No i miałem rację, kiedy po żarcie na pierwszego kwietnia zgadywałem, że ten, w swoim czasie, morderca pecetów wszelakich doczeka się remastera. I ze Switchem też trafiłem. A wszystko dzięki przeciekowi. Panie i Panowie, będzie Crysis Remastered!
Od czego się zaczęło? Od tego, że pierwszego kwietnia na oficjalnej stronie gry Crysis, której na pewno nikomu nie trzeba przedstawiać, pojawił się zapętlony filmik, przedstawiający Nanosuit.
Jakiś czas później, bo 13 kwietnia, na twitterze Crysisa opublikowany został równie tajemniczy wpis:
No i delikatnie mówiąc, fani gry zaczęli wyłazić z każdego kąta internetu, snując teorie spiskowe. A kiedy 14 kwietnia pojawiło się to, co poniżej, no cóż… Parafrazując Nanosuit: „Maximum Hype”.
A, że ciekawskich nie brakuje… Użytkownik Twittera Iashman (@RobotBrush) dokopał się na stronie crysis.com do informacji odnośnie odnowionej wersji Crysisa.
Oczywiście Crytek piorunem wyciek próbował załatać i próba odnalezienia tych informacji na stronie nie jest już taka prosta, no i co się rozlało, to rozlane zostaje. A Internet nie zapomina.
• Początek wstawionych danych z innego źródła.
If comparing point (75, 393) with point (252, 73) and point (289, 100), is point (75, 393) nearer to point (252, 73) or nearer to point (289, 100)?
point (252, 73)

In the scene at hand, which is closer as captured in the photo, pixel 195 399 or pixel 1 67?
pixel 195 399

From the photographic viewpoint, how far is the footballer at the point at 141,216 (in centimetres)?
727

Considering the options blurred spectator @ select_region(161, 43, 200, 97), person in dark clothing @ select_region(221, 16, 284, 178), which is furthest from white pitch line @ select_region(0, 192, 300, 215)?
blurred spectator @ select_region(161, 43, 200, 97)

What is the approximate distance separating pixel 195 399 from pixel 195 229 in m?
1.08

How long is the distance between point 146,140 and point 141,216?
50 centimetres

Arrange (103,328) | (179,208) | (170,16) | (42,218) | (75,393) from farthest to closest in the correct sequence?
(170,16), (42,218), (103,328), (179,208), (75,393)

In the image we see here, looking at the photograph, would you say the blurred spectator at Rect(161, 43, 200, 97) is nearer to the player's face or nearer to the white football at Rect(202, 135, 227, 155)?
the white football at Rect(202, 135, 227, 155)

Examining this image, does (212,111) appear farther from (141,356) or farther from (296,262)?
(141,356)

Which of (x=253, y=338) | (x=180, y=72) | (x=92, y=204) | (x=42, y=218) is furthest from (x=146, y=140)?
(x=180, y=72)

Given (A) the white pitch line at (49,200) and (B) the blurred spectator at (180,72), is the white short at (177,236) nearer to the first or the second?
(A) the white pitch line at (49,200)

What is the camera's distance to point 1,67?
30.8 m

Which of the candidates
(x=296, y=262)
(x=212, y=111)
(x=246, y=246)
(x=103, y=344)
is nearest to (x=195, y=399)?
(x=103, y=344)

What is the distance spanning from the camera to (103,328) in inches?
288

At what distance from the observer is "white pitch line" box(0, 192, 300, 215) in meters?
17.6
Krótki rzut oka w źródło strony crysis.com/cookie-policy daje nam coś takiego:
Wychodzi zatem na to, że ktoś przypadkiem dodał do kodu strony za dużo. Czy można to uznać za potwierdzenie? W mojej skromnej opinii tak, bo któż inny, jak nie Crytek, oficjalny developer Crysisa mógł to dodać?
Oprócz tego Iashmanowi udało się dokopać do dwóch obrazów, które jasno i wyraźnie potwierdzają, że ktoś ma w Cryteku grubo po premii. Do obrazów nie da się już dotrzeć, bo poza kodem strony, ze zdjęcia powyżej, załatali.
Zatem, w ramach newsa – potwierdzamy, że Crysis Remastered pojawi się na PC, Playstation, Xboxa oraz Switcha.
Na platformach, na których to możliwe, będzie wspierać wszystkie najnowsze i niekoniecznie najnowsze technologie wyświetlania, z ray tracingiem na czele. Na Nintendo Switch co prawda nie spodziewam się, że gra będzie wyglądać identycznie jak na „dużych” konsolach, ale, podobnie jak z Wiedźminem 3 było swego czasu, raczej nikt nie będzie narzekał, zakładając, że wszystko będzie chodzić płynnie.
No I niestety, a może stety, wracamy do czasów, gdy przy zakupie komputera padnie nieśmiertelne pytanie: Panie, a Crysisa pociągnie?